Gromacs with PLUMED Demo

Prepare the molecule for MD

  • Acquire a PDB file frome the protein database.
  • Load gromacs/plumed module on ACISS
>>> module load gromacs/4.6.1p
  • Generate these initial files using Gromacs:

    • Topology file
    • A position restraint file (posre.itp)

      • We will use this later
    • A post-processed structure file

>>> pdb2gmx_mpi_d -f .pdb -o _processed.gro -water spce
  • Choose a force-field (usually 5)
Select the Force Field: From '/usr/local/gromacs/share/gromacs/top': 1: AMBER03 force field (Duan et al., J. Comp. Chem. 24, 1999-2012, 2003) 2: AMBER94 force field (Cornell et al., JACS 117, 5179-5197, 1995) 3: AMBER96 force field (Kollman et al., Acc. Chem. Res. 29, 461-469, 1996) 4: AMBER99 force field (Wang et al., J. Comp. Chem. 21, 1049-1074, 2000) 5: AMBER99SB force field (Hornak et al., Proteins 65, 712-725, 2006) 6: AMBER99SB-ILDN force field (Lindorff-Larsen et al., Proteins 78, 1950-58, 2010) 7: AMBERGS force field (Garcia & Sanbonmatsu, PNAS 99, 2782-2787, 2002) 8: CHARMM27 all-atom force field (with CMAP) - version 2.0 9: GROMOS96 43a1 force field 10: GROMOS96 43a2 force field (improved alkane dihedrals) 11: GROMOS96 45a3 force field (Schuler JCC 2001 22 1205) 12: GROMOS96 53a5 force field (JCC 2004 vol 25 pag 1656) 13: GROMOS96 53a6 force field (JCC 2004 vol 25 pag 1656) 14: OPLS-AA/L all-atom force field (2001 aminoacid dihedrals) 15: [DEPRECATED] Encad all-atom force field, using full solvent charges 16: [DEPRECATED] Encad all-atom force field, using scaled-down vacuum charges 17: [DEPRECATED] Gromacs force field (see manual) 18: [DEPRECATED] Gromacs force field with hydrogens for NMR

Solvation

Two steps to defining a box and filling it with solvent.

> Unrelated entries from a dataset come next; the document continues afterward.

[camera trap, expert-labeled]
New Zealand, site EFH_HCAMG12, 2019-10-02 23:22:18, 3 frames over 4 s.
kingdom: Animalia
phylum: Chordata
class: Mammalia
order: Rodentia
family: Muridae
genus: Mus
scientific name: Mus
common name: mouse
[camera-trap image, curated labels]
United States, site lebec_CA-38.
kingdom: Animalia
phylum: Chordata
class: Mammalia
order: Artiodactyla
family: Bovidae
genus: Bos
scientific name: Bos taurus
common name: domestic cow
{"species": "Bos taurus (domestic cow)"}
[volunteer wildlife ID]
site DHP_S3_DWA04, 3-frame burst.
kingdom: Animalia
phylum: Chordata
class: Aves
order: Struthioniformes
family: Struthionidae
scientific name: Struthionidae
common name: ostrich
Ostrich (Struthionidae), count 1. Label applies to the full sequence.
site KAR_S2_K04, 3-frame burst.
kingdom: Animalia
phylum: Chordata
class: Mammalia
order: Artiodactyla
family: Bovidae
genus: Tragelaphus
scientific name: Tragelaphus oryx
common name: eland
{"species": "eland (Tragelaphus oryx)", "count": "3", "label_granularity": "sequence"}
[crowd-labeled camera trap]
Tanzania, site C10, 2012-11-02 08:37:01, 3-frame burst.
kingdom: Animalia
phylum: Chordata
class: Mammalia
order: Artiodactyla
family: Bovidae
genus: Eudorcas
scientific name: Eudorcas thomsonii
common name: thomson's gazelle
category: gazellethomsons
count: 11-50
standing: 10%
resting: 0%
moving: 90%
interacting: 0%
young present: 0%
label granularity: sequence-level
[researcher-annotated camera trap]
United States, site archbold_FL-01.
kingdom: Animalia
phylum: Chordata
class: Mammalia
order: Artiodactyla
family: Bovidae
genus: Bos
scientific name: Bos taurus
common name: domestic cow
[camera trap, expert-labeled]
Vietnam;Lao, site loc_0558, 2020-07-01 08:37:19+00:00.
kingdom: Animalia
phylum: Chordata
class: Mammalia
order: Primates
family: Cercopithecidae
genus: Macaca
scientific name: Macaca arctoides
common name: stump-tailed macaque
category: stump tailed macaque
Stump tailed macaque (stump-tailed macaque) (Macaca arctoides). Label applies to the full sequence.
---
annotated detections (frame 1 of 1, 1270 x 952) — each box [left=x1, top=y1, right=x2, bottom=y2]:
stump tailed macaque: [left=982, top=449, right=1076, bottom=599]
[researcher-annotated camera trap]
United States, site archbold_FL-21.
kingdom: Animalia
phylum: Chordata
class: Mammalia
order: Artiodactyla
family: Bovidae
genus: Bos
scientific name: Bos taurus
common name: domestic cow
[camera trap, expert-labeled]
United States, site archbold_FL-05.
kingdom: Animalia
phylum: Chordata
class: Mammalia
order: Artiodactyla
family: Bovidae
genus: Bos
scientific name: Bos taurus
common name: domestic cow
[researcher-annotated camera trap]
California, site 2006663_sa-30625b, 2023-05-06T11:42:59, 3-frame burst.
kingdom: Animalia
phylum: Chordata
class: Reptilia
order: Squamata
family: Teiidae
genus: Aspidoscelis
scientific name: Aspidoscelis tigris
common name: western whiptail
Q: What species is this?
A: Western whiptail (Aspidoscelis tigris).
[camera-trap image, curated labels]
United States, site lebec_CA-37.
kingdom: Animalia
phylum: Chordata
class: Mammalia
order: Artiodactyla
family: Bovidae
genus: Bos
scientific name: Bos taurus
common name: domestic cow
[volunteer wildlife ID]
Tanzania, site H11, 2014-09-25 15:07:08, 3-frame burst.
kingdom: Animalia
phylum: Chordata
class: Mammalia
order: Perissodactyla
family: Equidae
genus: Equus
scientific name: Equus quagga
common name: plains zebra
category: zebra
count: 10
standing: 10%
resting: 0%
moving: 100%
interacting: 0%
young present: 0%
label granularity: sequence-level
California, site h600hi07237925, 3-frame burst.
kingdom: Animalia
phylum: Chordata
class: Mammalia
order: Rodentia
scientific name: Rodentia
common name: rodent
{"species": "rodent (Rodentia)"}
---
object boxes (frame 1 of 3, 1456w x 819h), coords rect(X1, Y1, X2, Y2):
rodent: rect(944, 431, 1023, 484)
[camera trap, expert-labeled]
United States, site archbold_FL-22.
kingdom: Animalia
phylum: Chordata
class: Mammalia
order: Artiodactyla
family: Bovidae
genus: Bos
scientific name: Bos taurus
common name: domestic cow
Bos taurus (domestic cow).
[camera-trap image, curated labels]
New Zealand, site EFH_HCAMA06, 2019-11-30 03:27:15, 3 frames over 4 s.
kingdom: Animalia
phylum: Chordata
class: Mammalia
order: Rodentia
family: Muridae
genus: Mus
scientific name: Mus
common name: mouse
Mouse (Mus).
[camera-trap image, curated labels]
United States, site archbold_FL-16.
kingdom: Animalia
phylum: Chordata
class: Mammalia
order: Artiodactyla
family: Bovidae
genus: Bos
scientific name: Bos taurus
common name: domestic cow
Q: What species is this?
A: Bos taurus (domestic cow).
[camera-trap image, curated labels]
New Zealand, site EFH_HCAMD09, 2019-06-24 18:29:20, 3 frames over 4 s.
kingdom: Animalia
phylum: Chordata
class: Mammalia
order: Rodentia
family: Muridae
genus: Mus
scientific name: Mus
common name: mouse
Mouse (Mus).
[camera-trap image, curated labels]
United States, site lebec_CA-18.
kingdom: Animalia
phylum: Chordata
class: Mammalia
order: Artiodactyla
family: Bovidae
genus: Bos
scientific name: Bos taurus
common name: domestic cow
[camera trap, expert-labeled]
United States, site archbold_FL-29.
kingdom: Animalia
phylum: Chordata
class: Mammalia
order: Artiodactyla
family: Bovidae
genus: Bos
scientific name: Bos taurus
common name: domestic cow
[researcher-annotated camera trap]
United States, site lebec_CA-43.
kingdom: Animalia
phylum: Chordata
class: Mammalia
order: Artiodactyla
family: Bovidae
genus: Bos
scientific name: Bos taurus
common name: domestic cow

  1. Define the box dimensions.
  2. Fill the box with water.
>>> editconf_mpi_d -f _processed.gro -o _newbox.gro -c -d 1.0 -bt cubic

The above command centers the protein in the box (-c), and places it at least 1.0 nm from the box edge (-d 1.0). The box type is defined as a cube (-bt cubic).

>>> genbox_mpi_d -cp _newbox.gro -cs spc216.gro -o _solv.gro -p topol.top
  • The configuration of the protein (-cp) is contained in the output of the previous editconf step, and the configuration of the solvent (-cs) is part of the standard GROMACS installation.
  • The output is called < name >_solv.gro, and we tell genbox the name of the topology file (topol.top) so it can be modified.

Add ions

We now have a solvated system that contains a charged protein. Look at the last line of your [ atoms ] directive in topol.top; it should read (in part) "qtot #" (# stands for the total charge).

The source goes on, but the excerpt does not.